SLCH’s Third Attempt to Close the Cornwall ER

The Cornwall Campus is a shell of its former self, a reflection of the harmful and seemingly endless cuts to core services over the years. Since taking office, I have fought to maintain what’s left while encouraging the hospital’s management to focus energy and resources toward creating a vision for Cornwall that increases quality of care, expands access, and respects the community the campus purports to serve. In addition to lobbying for a $14 million Department of Health grant this summer to sustain the hospital’s operations, I’ve also worked to secure funding to specifically relocate the hospital’s physical therapy center to the Cornwall Campus, a move I expect to occur in the near future.

While the announcement to establish new, ancillary programs on the largely vacant campus is a step in the right direction, I remain deeply disappointed that the hospital’s executive team continues to try and close the Cornwall Emergency Department, a service that has saved countless lives over many generations. I am proud to have fought alongside the community to keep the ER doors open these past three years and I will certainly do my best to fight this latest effort.

If the hospital’s management is able to – in their third attempt – close the ER, I intend to engage with existing urgent care providers in Cornwall, Monroe, and New Windsor, to extend their operating hours as well as work to establish a new urgent care in the Town of Highlands. Furthermore, I will coordinate with fellow policymakers and local ambulance companies to allow patients to be transported to local urgent cares in non-emergency situations rather than face a longer trip to the Middletown or Newburgh ER.

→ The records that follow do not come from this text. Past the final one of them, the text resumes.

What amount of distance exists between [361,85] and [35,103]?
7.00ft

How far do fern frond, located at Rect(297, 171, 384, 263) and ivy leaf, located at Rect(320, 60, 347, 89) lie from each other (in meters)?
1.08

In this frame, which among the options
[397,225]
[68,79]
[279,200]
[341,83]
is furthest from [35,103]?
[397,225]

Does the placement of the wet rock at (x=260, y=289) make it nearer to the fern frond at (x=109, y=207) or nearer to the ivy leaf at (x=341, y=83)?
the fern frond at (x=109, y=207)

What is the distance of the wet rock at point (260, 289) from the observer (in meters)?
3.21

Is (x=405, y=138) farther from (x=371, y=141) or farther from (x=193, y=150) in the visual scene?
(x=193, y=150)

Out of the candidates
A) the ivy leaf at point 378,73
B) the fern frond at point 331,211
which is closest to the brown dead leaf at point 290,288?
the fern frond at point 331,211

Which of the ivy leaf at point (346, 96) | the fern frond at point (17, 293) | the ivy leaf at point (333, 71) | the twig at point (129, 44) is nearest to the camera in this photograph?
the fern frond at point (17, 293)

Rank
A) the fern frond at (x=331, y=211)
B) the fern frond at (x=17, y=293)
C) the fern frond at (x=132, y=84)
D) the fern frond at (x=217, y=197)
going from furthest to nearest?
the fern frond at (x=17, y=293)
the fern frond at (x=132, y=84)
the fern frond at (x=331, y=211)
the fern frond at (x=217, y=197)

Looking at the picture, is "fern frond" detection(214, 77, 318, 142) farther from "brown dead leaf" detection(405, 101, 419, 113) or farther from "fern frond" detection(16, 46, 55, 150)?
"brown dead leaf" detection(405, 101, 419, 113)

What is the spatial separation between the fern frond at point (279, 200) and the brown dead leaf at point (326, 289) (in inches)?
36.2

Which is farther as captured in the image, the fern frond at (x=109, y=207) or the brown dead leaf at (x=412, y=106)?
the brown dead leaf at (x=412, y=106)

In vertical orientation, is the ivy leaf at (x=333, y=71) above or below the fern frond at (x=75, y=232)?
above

Let me be clear: expanding urgent cares cannot and will not replace the Cornwall Emergency Department, but it can mitigate some of the fallout. The true solution, in my opinion, continues to be relocating a small number of inpatient beds from Newburgh to Cornwall while properly and fully utilizing the Cornwall ER. This would both enhance the campus as well as relieve pressure on the Newburgh ER.  Hospital executives are unfortunately unwilling to entertain this possibility.

The communities served by the Cornwall Campus deserve an excellent system of care – nothing less. I will continue fighting for local services and greater access because it’s the right thing to do.